We pilots tend to be competitive by nature and that can lead to a shortsighted view of the world when it comes to reaching for our goals. I caution my children to resist the urge to compare themselves to their friends because that will either lead them to becoming satisfied with the progress too quickly or to becoming forever frustrated because different people have different strengths. Having been surrounded by people who turn everything into a competitive race, I have learned to embrace another thought: there is no race, only the runner.

— James Albright

image

image

Updated:

2023-11-15

The 1992 Race for Promotion

The first time I walked into an office called "Current Operations" at the 89th Airlift Wing (Andrews Air Force Base), the Chief of Current Operations sized me up and let me know everything I had to know about him.

"So you are my competition."

"Competition for what?" I asked.

"For the next promotion board."

"When's that?"

"I guess you aren't my competition after all, if you don't even know that."

Major Stan Jeffries (not his real name) had turned the next promotion board into a race. In one way, he was right. We had ten majors competing for five slots to become lieutenant colonels. If five of your peers were rated above you, you didn't get promoted and the odds were good you would be kicked out of the Air Force after the next board. This was the Air Force "up or out" system of the era; a merciless plan to rid the Air Force of officers who lacked the necessary aggressive spirit. But in another, more important sense, he was as wrong as he could possibly be. The promotion board considered what was called "the whole man," even if that man happened to be a woman. Everything you had done for your entire career was to be judged.

Stan made it to major without a problem. He had been promoted to first lieutenant (with a rate of nearly 100%), captain (rate of 90%), and major (rate of 65%). These rates have gone way up these days, but back then, that is what we were dealing with. Our promotion rate to lieutenant colonel at Andrews that year ended up at 50%.

So Stan had a plan, the same plan he had before: get himself a good job in the wing where he could throw insults and sabotage his peers. I don't know what he did aimed against me, because he was always cordial in my presence. But I suspect he wasn't kind, based on what he told me about the others in the group. He bragged to me that he found an email from one of the majors that mentioned the wing commander in a negative light. He promptly forwarded that to the wing commander.

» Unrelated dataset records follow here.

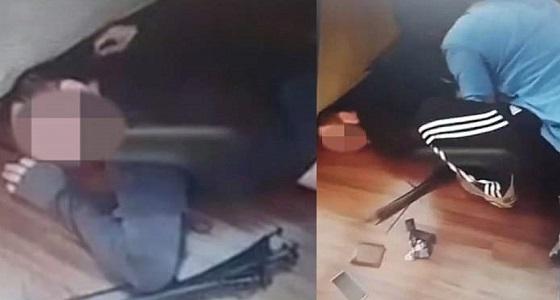 بالفيديو.. رد فعل صادم لأبوين مع رجل استدرج ابنتهما لممارسة الجنس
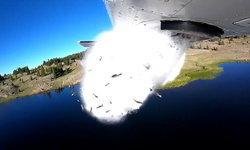 """สุดตื่นตา! เครื่องบินปล่อย """"ฝนปลา"""" กลางทะเลสาบรัฐยูทาห์"""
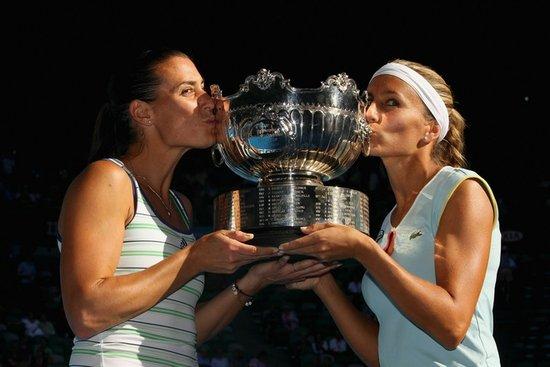 澳网决出首个冠军 杜尔科佩内塔逆转女双折桂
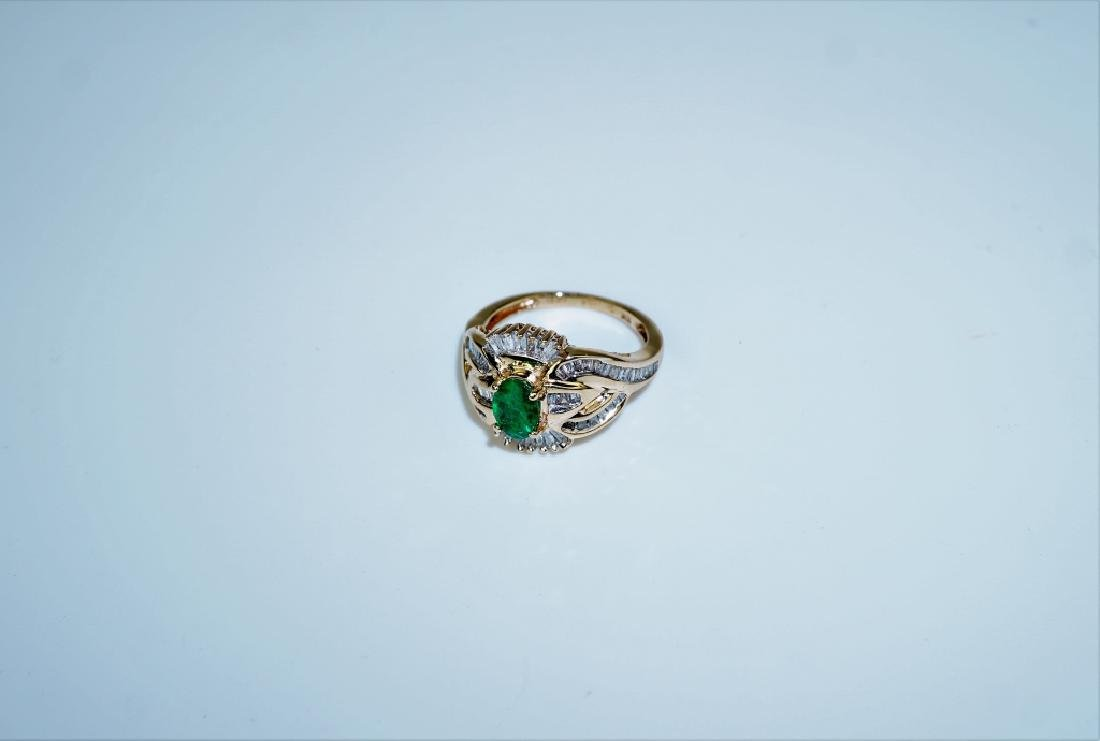 10K YELLOW GOLD EMERALD & DIAMOND RING - 5
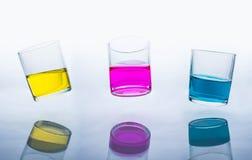De koppen drinken, vers, versheidskleur, schoten, blauw, glas, plons, water, stock fotografie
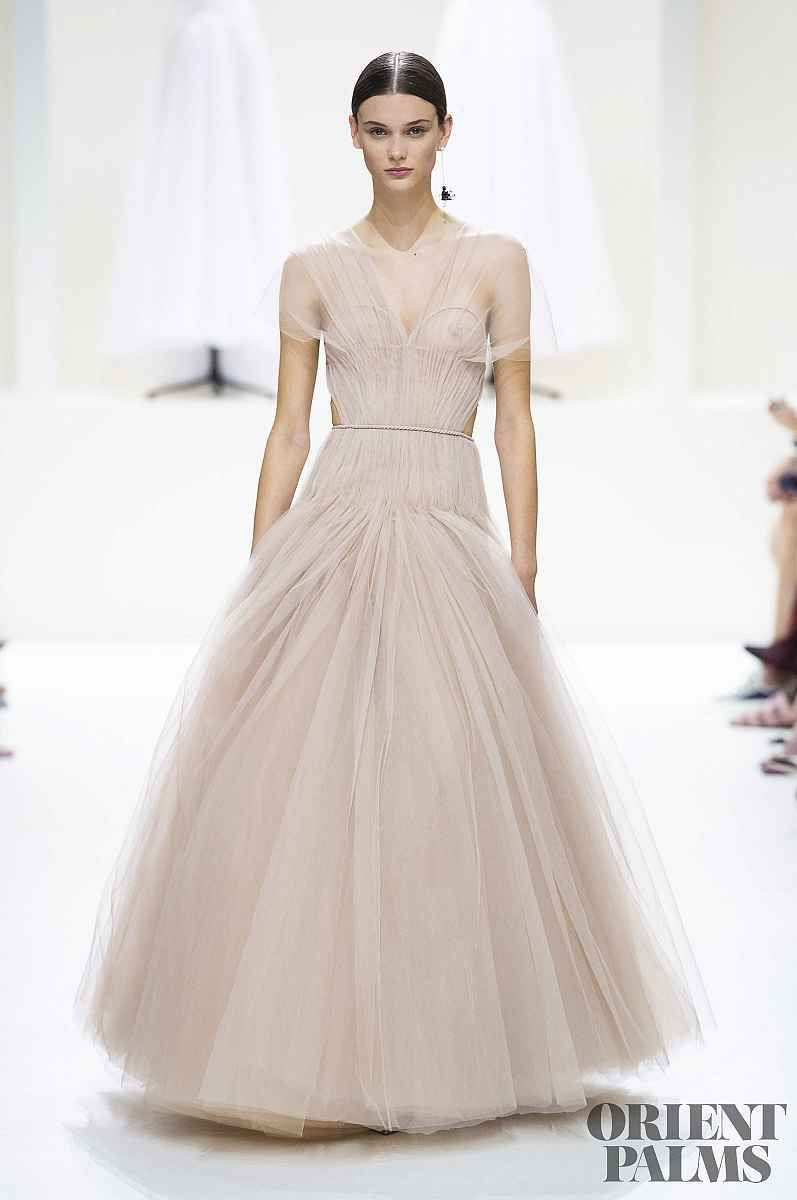 Minimal chic dresses at Christian Dior Fall 2018 Couture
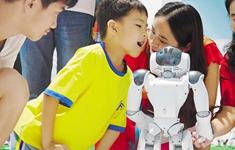 观众与一款服务型机器人互动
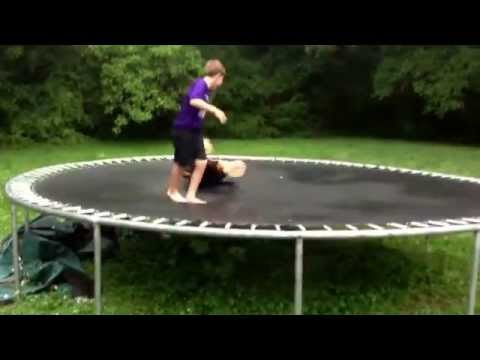 Crazy Trampoline Fighting Kids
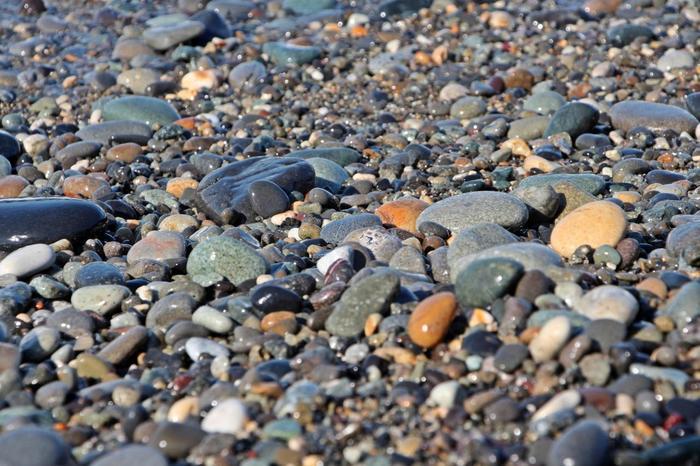 「ヒスイ海岸」と呼ばれているのは、海岸で翡翠(ヒスイ)の原石を拾えるから。日本で翡翠の原石が手に入るのは、ごく限られた場所だけなのだそう。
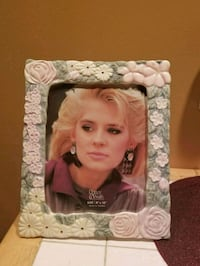 Glass  Picture Frame 8x10 Camillus, 13031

End result: both Stan and the person he mentioned were passed over.

What Stan didn't realize was that the rules for promotion went beyond petty gossip and job titles. The reports used to document your case depended on the many jobs you had held over the years, your professional military and civilian education, and the ratings given to you by those you had worked for. Stan was so blinded by the race he thought himself to be running, that he failed to realize his real competition was elsewhere.

Today's race

Not too long ago, I was thinking about our competitive natures and how when we are young, (1) we make big plans for taking the world by storm. These plans are (2) tempered as we age and, except for very few of us, these plans are (3) abandoned completely. The key to happiness, I think, is how quickly and honestly we arrive at Step 2 of this process.

As these things tend to happen to me, I was in a restaurant when a song I had never heard was playing and the words spoke to me personally:

There's no race, there's only a runner
Just keep one foot in front of the other
There's no race there's only a runner
1, 2, 3 even when you get tired
Just keep one foot in front of the other
There's no race, no ending in sight
No second too short, no window too tight

— Lucius, "Two of us, on the run"

Wise words, those. If you spend more time working on yourself (the runner) than worrying about others, you will be amazed at how quickly you will improve at what matters the most to you. If you concentrate on the now (one foot in front of the other), you will be less inclined to become dispirited by any apparent lack of progress. As I have told my children for years, don't worry about being better than anyone else. Work on you becoming better today than you were yesterday.

Note: If you ever find yourself wondering what the name of a song you are hearing is, preload Shazam. You will be amazed by how it can pick out the music in a busy restaurant or other crowded space and get the song's name and artist. (And it's free.)